**Arbeitsanweisung**
Schreiben Sie den Teil der Auflistung ab, der mit der Zeile „Find cell. Return masks as SVG.“ beginnt und mit der Zeile „76L98 79L99 87L101“ endet; beide Zeilen gehören dazu. Lassen Sie die Bilder in Ihrer Abschrift weg.

================

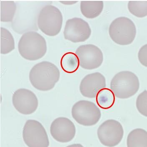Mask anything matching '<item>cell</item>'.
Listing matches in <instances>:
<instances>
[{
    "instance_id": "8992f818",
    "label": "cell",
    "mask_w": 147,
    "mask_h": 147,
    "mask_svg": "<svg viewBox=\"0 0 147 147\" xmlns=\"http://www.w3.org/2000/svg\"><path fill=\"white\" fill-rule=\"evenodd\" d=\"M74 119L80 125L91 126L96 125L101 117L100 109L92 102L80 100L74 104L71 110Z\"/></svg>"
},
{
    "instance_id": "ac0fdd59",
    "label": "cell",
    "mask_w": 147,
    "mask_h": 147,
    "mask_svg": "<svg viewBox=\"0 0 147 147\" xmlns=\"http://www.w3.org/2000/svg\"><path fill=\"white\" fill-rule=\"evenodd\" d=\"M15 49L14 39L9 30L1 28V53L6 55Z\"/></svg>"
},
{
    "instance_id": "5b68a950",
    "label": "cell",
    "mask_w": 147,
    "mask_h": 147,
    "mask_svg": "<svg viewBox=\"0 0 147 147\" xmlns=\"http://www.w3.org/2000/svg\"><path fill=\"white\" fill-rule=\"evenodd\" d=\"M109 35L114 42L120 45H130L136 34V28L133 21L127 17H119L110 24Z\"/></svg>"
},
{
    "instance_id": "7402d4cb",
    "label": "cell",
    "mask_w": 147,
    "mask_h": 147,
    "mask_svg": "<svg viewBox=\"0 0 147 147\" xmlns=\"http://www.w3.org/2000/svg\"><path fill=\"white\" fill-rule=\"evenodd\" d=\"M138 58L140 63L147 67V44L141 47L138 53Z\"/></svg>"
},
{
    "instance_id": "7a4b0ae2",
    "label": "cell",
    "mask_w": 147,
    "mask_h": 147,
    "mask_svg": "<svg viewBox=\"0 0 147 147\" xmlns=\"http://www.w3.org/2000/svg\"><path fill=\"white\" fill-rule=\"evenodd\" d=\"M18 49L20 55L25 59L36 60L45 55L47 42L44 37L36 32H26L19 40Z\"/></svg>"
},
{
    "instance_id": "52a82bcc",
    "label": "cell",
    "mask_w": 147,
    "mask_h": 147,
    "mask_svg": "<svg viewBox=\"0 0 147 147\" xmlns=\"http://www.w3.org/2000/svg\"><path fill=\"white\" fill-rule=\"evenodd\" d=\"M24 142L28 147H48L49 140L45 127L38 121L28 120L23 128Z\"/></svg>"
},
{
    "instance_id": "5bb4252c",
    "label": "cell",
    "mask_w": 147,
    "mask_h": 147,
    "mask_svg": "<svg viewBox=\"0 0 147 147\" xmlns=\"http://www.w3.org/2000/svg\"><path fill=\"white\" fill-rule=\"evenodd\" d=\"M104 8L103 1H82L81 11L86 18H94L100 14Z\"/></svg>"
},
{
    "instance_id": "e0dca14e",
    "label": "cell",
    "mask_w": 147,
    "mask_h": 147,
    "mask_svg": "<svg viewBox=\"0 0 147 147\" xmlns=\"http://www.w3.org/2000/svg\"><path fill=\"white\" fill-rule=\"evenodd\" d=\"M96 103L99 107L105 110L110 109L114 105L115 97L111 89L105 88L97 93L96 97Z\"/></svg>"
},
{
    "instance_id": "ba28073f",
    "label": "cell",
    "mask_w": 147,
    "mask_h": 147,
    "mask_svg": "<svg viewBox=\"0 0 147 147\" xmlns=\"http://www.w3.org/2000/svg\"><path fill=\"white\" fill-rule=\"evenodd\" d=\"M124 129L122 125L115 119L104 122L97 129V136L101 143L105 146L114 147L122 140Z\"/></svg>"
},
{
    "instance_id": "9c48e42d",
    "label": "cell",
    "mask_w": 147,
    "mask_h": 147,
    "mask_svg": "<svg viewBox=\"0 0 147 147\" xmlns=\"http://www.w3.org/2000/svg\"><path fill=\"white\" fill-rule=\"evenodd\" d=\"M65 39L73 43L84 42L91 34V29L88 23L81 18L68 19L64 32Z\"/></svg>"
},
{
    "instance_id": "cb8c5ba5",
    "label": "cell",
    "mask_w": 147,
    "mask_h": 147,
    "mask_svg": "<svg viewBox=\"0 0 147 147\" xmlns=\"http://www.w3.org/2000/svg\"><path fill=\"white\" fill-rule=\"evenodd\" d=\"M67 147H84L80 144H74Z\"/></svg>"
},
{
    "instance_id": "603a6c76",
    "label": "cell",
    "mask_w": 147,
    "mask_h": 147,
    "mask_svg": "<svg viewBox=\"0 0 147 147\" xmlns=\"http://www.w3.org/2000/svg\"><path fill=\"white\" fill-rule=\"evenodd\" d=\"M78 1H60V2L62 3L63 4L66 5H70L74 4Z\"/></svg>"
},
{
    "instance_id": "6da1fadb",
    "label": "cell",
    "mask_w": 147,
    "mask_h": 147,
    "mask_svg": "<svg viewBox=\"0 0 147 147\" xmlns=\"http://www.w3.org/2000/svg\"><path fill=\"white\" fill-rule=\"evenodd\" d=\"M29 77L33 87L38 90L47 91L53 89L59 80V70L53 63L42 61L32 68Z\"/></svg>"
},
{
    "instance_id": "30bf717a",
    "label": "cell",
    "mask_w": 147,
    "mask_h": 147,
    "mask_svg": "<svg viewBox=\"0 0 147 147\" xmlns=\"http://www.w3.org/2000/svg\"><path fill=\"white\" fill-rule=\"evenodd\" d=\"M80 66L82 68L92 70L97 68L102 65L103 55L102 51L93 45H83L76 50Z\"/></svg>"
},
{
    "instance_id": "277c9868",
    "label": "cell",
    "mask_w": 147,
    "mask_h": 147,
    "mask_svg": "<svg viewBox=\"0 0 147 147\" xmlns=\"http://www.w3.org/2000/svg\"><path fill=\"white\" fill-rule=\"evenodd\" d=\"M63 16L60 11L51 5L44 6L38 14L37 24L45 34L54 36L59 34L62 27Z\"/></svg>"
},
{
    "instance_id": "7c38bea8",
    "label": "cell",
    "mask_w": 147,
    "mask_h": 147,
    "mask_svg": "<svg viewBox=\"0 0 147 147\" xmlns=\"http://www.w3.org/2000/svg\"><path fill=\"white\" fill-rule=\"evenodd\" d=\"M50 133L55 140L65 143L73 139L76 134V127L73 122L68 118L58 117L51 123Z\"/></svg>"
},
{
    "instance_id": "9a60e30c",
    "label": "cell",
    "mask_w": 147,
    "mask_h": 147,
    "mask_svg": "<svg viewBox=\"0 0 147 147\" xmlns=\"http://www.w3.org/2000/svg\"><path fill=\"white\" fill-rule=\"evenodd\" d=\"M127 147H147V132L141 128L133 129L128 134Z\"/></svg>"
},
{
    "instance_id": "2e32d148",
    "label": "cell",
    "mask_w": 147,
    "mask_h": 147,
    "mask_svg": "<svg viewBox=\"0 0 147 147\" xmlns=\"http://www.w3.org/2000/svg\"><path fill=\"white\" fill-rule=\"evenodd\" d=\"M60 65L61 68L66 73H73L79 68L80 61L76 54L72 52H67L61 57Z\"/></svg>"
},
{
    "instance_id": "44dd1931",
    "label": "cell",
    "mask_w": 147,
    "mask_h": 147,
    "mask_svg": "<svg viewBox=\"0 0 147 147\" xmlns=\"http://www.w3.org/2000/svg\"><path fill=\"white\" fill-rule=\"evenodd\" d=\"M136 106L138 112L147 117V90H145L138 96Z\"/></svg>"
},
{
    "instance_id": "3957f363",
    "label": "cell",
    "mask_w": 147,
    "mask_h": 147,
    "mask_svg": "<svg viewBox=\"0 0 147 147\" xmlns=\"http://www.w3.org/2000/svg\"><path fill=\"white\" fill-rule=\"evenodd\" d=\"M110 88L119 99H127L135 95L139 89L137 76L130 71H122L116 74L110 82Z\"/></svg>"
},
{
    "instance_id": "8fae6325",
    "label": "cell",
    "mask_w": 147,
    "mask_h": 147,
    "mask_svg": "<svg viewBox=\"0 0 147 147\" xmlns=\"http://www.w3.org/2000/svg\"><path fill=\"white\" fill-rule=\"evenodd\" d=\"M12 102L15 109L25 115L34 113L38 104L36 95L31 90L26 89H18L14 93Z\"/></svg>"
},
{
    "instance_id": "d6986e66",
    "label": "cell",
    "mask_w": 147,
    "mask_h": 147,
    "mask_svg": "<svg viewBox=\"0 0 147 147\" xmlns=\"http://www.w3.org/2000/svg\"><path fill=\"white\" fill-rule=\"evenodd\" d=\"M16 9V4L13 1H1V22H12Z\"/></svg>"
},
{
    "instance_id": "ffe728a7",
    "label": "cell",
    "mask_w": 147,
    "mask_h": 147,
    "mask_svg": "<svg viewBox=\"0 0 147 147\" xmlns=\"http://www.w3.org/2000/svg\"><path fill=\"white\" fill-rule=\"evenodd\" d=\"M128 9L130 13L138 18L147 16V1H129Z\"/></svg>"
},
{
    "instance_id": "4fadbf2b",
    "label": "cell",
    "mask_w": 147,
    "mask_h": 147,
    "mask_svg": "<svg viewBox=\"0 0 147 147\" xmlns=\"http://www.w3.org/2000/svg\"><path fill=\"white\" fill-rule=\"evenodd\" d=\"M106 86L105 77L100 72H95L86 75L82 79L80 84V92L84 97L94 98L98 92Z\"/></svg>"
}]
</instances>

================

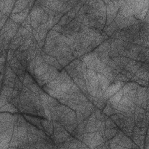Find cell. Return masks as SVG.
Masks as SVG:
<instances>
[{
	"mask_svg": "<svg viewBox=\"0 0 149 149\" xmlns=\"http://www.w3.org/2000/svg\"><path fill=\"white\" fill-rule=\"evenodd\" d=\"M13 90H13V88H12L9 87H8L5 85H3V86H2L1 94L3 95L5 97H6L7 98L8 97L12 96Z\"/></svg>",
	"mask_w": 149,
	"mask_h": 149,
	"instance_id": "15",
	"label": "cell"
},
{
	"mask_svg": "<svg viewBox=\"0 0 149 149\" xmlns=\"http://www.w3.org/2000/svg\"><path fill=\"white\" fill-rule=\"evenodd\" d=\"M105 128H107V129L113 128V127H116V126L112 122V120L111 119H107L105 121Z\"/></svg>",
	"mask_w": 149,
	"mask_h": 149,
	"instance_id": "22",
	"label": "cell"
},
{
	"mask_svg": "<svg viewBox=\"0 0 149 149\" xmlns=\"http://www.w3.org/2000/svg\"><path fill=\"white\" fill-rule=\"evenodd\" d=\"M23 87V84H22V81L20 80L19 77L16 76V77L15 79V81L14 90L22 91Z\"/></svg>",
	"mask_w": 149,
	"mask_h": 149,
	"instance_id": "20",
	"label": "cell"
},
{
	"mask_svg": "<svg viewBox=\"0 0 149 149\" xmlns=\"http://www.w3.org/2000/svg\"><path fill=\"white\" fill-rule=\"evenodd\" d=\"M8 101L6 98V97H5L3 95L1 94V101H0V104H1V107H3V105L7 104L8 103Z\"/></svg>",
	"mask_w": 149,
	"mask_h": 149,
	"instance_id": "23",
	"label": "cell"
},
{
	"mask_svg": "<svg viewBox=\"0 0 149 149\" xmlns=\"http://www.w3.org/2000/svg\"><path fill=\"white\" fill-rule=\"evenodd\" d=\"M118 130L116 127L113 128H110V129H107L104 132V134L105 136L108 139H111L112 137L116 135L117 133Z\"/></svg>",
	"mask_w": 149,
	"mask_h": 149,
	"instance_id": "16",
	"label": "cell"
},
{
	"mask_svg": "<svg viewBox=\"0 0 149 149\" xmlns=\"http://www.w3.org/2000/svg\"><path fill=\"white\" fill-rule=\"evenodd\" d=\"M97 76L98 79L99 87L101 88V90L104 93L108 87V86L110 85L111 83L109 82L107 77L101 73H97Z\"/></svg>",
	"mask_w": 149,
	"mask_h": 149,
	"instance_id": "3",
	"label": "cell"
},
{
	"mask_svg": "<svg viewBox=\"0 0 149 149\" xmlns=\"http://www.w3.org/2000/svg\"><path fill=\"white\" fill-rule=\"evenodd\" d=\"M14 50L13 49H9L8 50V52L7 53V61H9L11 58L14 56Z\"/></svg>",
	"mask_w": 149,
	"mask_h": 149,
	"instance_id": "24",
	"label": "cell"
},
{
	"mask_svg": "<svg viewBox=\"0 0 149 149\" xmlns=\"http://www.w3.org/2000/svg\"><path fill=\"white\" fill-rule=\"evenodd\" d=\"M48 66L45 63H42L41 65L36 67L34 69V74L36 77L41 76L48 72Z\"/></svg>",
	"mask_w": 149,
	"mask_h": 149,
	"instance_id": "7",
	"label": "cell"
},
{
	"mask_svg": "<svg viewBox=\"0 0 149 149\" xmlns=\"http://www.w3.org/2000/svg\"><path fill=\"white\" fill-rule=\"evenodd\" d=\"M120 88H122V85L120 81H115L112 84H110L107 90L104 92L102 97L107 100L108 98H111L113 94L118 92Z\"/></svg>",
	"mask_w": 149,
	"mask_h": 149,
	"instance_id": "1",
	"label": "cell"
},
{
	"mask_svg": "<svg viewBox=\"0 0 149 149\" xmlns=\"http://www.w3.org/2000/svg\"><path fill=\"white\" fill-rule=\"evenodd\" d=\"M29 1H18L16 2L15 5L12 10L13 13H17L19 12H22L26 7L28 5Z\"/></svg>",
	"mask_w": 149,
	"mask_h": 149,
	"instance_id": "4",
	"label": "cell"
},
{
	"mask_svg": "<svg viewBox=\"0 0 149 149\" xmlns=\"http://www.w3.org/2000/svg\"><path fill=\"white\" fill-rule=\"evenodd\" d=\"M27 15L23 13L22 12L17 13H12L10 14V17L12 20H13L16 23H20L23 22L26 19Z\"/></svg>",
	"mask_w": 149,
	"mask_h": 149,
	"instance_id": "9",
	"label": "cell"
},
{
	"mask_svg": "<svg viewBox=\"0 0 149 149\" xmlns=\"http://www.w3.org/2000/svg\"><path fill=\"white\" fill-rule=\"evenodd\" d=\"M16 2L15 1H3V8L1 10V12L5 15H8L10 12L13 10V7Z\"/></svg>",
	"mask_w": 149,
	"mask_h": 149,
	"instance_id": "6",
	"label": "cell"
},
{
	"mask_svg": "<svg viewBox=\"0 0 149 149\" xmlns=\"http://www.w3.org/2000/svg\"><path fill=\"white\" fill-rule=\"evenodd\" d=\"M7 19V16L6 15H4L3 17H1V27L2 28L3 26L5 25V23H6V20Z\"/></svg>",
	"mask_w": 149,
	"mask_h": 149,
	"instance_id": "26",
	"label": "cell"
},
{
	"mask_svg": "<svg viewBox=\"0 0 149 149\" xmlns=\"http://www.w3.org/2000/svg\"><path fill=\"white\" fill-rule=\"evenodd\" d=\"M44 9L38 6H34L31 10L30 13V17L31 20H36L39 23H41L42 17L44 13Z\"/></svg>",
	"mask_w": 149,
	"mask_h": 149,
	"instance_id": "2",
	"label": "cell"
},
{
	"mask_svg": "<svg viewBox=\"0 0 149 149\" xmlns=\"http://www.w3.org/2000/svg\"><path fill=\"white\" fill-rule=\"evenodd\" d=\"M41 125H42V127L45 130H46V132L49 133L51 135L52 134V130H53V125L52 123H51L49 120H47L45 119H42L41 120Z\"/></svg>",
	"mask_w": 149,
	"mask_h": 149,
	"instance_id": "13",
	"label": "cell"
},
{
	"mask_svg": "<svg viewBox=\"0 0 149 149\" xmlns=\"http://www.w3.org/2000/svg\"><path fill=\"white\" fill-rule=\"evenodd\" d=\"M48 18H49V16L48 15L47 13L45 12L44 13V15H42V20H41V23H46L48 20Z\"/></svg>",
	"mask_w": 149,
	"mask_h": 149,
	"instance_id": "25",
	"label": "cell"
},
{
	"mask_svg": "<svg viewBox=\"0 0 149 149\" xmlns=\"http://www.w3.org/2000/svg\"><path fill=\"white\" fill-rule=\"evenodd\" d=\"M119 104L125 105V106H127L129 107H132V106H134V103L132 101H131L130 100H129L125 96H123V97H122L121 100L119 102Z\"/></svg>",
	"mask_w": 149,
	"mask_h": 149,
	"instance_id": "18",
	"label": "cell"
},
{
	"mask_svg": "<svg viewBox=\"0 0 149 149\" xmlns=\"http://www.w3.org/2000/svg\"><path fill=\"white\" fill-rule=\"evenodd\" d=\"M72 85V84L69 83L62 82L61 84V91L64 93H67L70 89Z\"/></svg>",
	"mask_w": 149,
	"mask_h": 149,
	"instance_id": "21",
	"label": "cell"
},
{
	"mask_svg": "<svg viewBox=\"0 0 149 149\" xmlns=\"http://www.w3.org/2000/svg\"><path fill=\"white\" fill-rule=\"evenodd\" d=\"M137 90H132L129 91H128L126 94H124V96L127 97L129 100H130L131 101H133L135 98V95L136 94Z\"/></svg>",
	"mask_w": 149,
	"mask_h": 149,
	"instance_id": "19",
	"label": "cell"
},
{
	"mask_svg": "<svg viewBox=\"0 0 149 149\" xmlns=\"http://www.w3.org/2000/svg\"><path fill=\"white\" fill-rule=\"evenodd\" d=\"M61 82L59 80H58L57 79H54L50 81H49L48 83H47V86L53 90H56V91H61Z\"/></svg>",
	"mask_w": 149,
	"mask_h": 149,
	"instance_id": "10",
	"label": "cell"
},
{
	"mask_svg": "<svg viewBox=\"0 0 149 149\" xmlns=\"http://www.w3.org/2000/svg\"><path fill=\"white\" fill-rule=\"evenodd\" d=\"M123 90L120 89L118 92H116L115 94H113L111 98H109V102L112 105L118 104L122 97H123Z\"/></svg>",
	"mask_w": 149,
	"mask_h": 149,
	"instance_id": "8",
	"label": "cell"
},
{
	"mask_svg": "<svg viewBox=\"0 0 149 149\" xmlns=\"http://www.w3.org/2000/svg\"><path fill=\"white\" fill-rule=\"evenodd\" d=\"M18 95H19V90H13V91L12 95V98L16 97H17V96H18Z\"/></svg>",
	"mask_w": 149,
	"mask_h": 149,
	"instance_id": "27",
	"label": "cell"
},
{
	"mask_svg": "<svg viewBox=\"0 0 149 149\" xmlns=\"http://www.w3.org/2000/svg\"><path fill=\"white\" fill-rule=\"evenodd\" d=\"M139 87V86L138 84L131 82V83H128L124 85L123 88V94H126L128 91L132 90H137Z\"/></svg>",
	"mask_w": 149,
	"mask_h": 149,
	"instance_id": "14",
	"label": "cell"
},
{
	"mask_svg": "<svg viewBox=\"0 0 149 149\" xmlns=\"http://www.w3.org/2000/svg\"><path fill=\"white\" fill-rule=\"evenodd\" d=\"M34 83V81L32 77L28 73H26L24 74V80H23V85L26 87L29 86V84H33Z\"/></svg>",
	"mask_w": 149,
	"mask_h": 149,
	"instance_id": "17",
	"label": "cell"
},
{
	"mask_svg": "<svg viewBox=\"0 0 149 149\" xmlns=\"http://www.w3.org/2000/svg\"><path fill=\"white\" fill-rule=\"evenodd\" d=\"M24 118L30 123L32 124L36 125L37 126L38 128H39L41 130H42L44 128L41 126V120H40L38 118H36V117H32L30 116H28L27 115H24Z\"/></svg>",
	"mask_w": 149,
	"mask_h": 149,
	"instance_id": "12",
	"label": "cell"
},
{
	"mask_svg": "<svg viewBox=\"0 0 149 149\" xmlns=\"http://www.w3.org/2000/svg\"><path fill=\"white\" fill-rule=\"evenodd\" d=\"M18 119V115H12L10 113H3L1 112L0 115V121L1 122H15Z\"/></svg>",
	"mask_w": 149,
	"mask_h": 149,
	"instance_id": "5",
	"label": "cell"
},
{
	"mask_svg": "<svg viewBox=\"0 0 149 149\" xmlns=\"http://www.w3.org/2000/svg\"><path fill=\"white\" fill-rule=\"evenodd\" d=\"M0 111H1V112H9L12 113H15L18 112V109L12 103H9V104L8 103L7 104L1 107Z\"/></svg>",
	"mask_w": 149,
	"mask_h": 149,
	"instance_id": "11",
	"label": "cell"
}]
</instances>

================

**Schriftliche Antwort**
Find cell. Return masks as SVG.
Masks as SVG:
<instances>
[{
	"mask_svg": "<svg viewBox=\"0 0 149 149\" xmlns=\"http://www.w3.org/2000/svg\"><path fill=\"white\" fill-rule=\"evenodd\" d=\"M13 90H13V88H12L9 87H8L5 85H3V86H2L1 94L3 95L5 97H6L7 98L8 97L12 96Z\"/></svg>",
	"mask_w": 149,
	"mask_h": 149,
	"instance_id": "15",
	"label": "cell"
},
{
	"mask_svg": "<svg viewBox=\"0 0 149 149\" xmlns=\"http://www.w3.org/2000/svg\"><path fill=\"white\" fill-rule=\"evenodd\" d=\"M105 128H107V129L113 128V127H116V126L112 122V120L111 119H107L105 121Z\"/></svg>",
	"mask_w": 149,
	"mask_h": 149,
	"instance_id": "22",
	"label": "cell"
},
{
	"mask_svg": "<svg viewBox=\"0 0 149 149\" xmlns=\"http://www.w3.org/2000/svg\"><path fill=\"white\" fill-rule=\"evenodd\" d=\"M23 87V84H22V81L20 80L19 77L16 76V77L15 79V81L14 90L22 91Z\"/></svg>",
	"mask_w": 149,
	"mask_h": 149,
	"instance_id": "20",
	"label": "cell"
},
{
	"mask_svg": "<svg viewBox=\"0 0 149 149\" xmlns=\"http://www.w3.org/2000/svg\"><path fill=\"white\" fill-rule=\"evenodd\" d=\"M8 101L6 98V97H5L3 95L1 94V101H0V104H1V107H3V105L7 104L8 103Z\"/></svg>",
	"mask_w": 149,
	"mask_h": 149,
	"instance_id": "23",
	"label": "cell"
},
{
	"mask_svg": "<svg viewBox=\"0 0 149 149\" xmlns=\"http://www.w3.org/2000/svg\"><path fill=\"white\" fill-rule=\"evenodd\" d=\"M118 130L116 127L113 128H110V129H107L104 132V134L105 136L108 139H111L112 137L116 135L117 133Z\"/></svg>",
	"mask_w": 149,
	"mask_h": 149,
	"instance_id": "16",
	"label": "cell"
},
{
	"mask_svg": "<svg viewBox=\"0 0 149 149\" xmlns=\"http://www.w3.org/2000/svg\"><path fill=\"white\" fill-rule=\"evenodd\" d=\"M97 76L98 79L99 87L101 88V90L104 93L108 87V86L110 85L111 83L109 82L107 77L101 73H97Z\"/></svg>",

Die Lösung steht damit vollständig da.